Active site loops of membrane-anchored metallo-β-lactamases from environmental bacteria determine cephalosporinase activity

Abstract

Antimicrobial resistance is a significant global public health threat that limits treatment options for bacterial infections. This situation is aggravated by the environmental spread of β-lactamase genes. In particular, metallo-β-lactamases (MBLs) hydrolyze almost all available β-lactam antibiotics, including late-generation cephalosporins and carbapenems. Among MBLs, the New Delhi metallo-β-lactamase (NDM-1) of subclass B1 has shown the most ominous dissemination. NDM variants are the only MBLs of clinical importance that are membrane-anchored, a sub-cellular localization that endows them with high stability under conditions of metal limitation. However, antibiotic resistance predates modern antibiotic usage, and environmental bacteria serve as reservoirs for resistance genes. Here, we report the biochemical and structural characterization of two membrane-bound MBLs: CJO-1 and CIM-2, from Chryseobacterium joostei and Chryseobacterium indologenes, respectively. Both MBLs confer β-lactam resistance on producer bacterial strains and hydrolyze several antibiotics, although with impaired efficiency compared to NDM-1. Crystal structures reveal differences, compared to previously studied B1 MBLs, in the active site loops and their dynamic properties that impact activity. Specifically, a hindered access to the active site with the contribution of a Tyr residue in loop L10 and the presence of a positively charged Lys residue in loop L3 limit hydrolysis of cephalosporins with charged C3 substituents. Some of these novel features are preserved in other MBLs from Chryseobacterium spp. These findings suggest that Chryseobacterium spp. could act as reservoirs of MBL genes, while informing on the diversity of structure-function relationships and dynamic behaviors within the B1 subclass of these enzymes.

Keywords: Chryseobacterium spp.; NDM; membrane-anchoring; metallo-beta-lactamase.

Fig 1

Protein sequence alignment of CJO-1 and CIM-2 with NDM-1, IMP-1, VIM-2, and other Chryseobacterium B1 MBLs. The consensus Zn(II) ligands are indicated with an asterisk (*), putative lipobox sequences are underlined, and lipoboxes Cys are highlighted in yellow. The numbers indicate the residue positions at the ends of the sequences which differ from the standard numbering (BBL numbering [28, 29]).
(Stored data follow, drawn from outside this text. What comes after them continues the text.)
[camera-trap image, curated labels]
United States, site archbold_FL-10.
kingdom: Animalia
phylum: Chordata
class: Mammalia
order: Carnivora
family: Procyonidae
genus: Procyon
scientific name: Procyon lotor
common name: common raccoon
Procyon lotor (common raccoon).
Loop L3 is indicated by a horizontal blue bar and corresponds to residues 59–67 in the standard numbering; loop L10 is indicated by a horizontal red bar and corresponds to residues 223–241 in the standard numbering. Dashes indicate gaps to align the sequences. The sequence alignment was visualized with Jalview (30).

Fig 2

Immunodetection of the putative Chryseobacterium MBLs CJO-1 (A) and CIM-2 (B) expressed in Escherichia coli. The lipoprotein NDM-1 is included as a positive control of a membrane-bound MBL. WC, whole cells; S, soluble fraction of the lysate; M, total membranes of the lysate; MM, molecular marker. The bands between 25 and 30 kDa correspond to the expressed MBLs. The band at 60 kDa corresponds to GroEL, used as a control.

Fig 3

Crystal structures of CJO-1 and CIM-2. Zn coordination residues are represented by sticks, Zn ions by gray spheres, and water molecules by red spheres. X-ray structure of CJO-1 (green, PDB 9GX9) from C. joostei (A). X-ray structure of CIM-2 (orange, PDB 9GX8) from C. indologenes (B). Superimposition of CJO-1 (green), CIM-2 (orange), and NDM-1 (cyan, PDB 5ZGY), showing the positions of key active site loops and the extended NDM-1 loop at position 169–192 (C).

Fig 4

Active site loops in CJO-1, CIM-2, and NDM-1. CJO-1 is colored green, CIM-2 orange, and NDM-1 cyan. Zn coordination residues and significant substitutions are presented as sticks; Zn ions (Zn1 and Zn2) by gray spheres and water molecules by red spheres. Superimpositions of CJO-1, CIM-2, and NDM-1, with loops L3 and L10 colored according to the protein (A). Loop L10 conformations in CJO-1, CIM-2, and NDM-1, with active site residues involved in ligand binding highlighted (B). Loop L3 conformations in CJO-1, CIM-2, and NDM-1, with significant amino acids around the active site labeled (note, including at position 87 which is not on loop L3, but is potentially involved in ligand binding) and colored according to their respective proteins (C).

Fig 5

Representative structures obtained from molecular dynamics simulations. CJO-1 (A) and NDM-1 (B) are shown as cartoon representations with the catalytic Zn(II) ions and the oxygen atom of the catalytic hydroxyl ion shown as gray and red spheres, respectively. The electrostatic potential surfaces of CJO-1 (C) and NDM-1 (D) with negative, neutral, and positive potentials colored as red, white, and blue, respectively, in a scale from −8 to 8 k_BT/e_c.